**DIRECTIONS**.
In the passage below about neighborhood suspicious-activity posts, why does Esquivel call posts that treat people of color as suspects ineffective crime reporting? Answer in one to three sentences.

**SELECTION**.
__________________________________________________
Esquivel, the Glenview resident, said there is no acceptable
defense for suspicious activity posts that turn all people of color into
crime suspects in their own neighborhoods. "When lives are on the line
and personal safety is on the line, it ceases to be okay to air these
kinds of beliefs," she said. "And this is ineffective crime reporting.
You need to target the suspicious behavior. Skin color is not a crime,
and skin color is not a suspicious behavior."
The issue became much more urgent for her after she was profiled
in her own neighborhood in 2013. Esquivel had asked her neighbors on
Glenfriends, the Yahoo group, if anyone had lemons to spare. A white
woman responded and said she could come over anytime and grab some from
her tree — even if she wasn't home. When Esquivel stopped by one morning
a few days later, she plucked some lemons and then rang the front
doorbell to see if the woman was home so she could say thank you.
The woman looked out the window and refused to open the door.
Esquivel recalled seeing the woman tell someone on the phone, "No way
I'm opening the door." The woman, it turned out, thought Esquivel was
trying to break into her home. "I was absolutely visibly shaken,"
Esquivel said. "I just started crying." She said she was so upset she
couldn't even drive anymore; her partner, who is white and had waited in
the car, had to take the wheel.
__________________________________________________
**ENTRIES SUPPLIED**.
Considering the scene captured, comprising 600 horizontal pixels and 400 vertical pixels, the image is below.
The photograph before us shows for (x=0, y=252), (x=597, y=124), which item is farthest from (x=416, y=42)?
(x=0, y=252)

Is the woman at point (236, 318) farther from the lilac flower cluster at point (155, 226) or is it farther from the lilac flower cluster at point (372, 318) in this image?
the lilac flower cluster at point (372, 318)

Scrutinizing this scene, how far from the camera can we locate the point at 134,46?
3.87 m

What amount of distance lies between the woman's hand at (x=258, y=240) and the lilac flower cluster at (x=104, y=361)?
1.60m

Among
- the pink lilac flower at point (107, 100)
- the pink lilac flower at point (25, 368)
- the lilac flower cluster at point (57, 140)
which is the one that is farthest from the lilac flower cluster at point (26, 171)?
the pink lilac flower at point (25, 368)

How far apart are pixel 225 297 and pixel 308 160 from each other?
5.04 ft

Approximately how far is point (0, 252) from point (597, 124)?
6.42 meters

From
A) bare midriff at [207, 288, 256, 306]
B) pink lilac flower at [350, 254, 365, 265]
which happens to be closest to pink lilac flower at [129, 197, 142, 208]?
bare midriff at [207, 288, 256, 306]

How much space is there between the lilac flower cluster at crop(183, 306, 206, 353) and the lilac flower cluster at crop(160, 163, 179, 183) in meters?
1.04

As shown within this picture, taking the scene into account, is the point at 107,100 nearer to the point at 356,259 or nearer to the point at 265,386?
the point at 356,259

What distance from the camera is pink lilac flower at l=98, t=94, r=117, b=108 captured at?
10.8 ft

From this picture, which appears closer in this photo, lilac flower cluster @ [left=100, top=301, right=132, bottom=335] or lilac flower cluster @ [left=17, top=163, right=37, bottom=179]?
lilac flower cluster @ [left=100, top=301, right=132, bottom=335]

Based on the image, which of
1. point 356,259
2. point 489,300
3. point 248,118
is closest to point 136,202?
__________________________________________________
**EXPECTED ANSWER**.
She says a crime report needs to target the suspicious behavior. Skin color is not a crime, and it is not a suspicious behavior.